**Extract provided**.
↓↓↓
Question

A large sporting goods store is placing an order for bicycles with its supplier. Four models can be ordered: the adult Open Trail, the adult Cityscape, the girl's Sea Sprite, and the boy's Trail Blazer. It is assumed that every bike ordered will be sold, and their profits, respectively, are 30, 25, 22, and 20. The LP model should maximize profit. There are several conditions that the store needs to worry about. One of these is space to hold the inventory. An adult's bike needs two feet, but a child's bike needs only one foot. The store has 500 feet of space. There are 1200 hours of assembly time available. The child's bike needs 4 hours of assembly time; the Open Trail needs 5 hours and the Cityscape needs 6 hours. The store would like to place an order for at least 260 bikes.

a.	Formulate a LP model for this problem.
b.	Solve your model using Solver.
	How many of each kind of bike should be ordered and what will the profit be?
c.	What would the profit be if the store had 100 more feet of storage space?
d.	If the profit on the Cityscape increases to $35, will any of the Cityscape bikes be ordered?
e.	Over what range of assembly hours is the dual price applicable?
f.	If we require 5 more bikes in inventory, what will happen to the value of the optimal solution?

Answer 1

QUESTION – A:

Decision Variables:

Let,

Number of adult Open Trail = x1

Number of adult Cityscape = x2

Number of girl’s Sea Sprite = x3

Number of boy’s Trail Blazer = x4

Objective Function:

Here we should maximize the profit.
↑↑↑
**Task 1**. From the bicycle ordering problem, list every bicycle model the store can order, each with the profit the text assigns to it.
**Task 2**.
Answer these questions using the bicycle ordering problem:
(a) How many feet of space does the store have?
(b) How many hours of assembly time does the Cityscape need?
(c) Which variable stands for the number of boy's Trail Blazer bikes?
**Task 3**. From the bicycle ordering problem, copy out the part that opens with the words containing "How many of" and closes with "of storage space?".

**Stored data**.
↓↓↓
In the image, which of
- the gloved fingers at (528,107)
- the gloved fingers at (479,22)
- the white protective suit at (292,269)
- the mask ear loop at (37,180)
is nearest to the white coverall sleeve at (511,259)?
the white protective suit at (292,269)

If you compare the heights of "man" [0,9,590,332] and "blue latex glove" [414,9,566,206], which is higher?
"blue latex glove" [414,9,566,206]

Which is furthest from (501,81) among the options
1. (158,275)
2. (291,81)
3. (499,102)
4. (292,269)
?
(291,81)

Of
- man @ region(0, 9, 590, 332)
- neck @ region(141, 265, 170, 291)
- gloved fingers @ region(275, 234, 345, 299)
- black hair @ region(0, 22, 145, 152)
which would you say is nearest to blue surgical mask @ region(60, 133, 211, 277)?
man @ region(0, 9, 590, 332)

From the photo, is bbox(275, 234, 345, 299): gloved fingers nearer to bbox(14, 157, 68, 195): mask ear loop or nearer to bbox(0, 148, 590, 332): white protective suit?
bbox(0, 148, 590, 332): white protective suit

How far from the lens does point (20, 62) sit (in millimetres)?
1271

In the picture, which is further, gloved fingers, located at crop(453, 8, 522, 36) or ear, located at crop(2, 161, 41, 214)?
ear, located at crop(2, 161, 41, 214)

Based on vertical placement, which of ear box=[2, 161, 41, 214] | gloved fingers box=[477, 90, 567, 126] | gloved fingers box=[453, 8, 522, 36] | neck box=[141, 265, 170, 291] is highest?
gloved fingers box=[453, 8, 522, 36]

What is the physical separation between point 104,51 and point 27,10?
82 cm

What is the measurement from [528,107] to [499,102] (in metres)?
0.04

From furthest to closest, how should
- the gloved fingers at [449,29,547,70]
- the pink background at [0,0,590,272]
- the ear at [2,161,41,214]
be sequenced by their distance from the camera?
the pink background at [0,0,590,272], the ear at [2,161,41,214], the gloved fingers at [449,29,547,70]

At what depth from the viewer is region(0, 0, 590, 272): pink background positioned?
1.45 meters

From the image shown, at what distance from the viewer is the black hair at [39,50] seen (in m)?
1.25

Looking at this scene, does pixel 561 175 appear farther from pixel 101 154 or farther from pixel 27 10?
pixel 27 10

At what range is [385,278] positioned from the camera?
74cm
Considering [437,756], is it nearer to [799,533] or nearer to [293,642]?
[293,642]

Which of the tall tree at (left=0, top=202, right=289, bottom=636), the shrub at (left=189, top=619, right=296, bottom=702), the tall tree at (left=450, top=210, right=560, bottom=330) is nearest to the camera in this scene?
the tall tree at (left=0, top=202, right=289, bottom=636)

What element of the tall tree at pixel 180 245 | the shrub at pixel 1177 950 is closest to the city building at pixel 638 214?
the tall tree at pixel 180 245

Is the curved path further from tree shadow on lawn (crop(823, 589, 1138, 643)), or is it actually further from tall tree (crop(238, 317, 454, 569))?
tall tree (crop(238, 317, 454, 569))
↑↑↑
**Task answer 1**.
- Open Trail (adult): 30
- Cityscape (adult): 25
- Sea Sprite (girl's): 22
- Trail Blazer (boy's): 20

**Task answer 2**.
(a) 500 feet
(b) 6 hours
(c) x4

**Task answer 3**.
How many of each kind of bike should be ordered and what will the profit be?
c.	What would the profit be if the store had 100 more feet of storage space?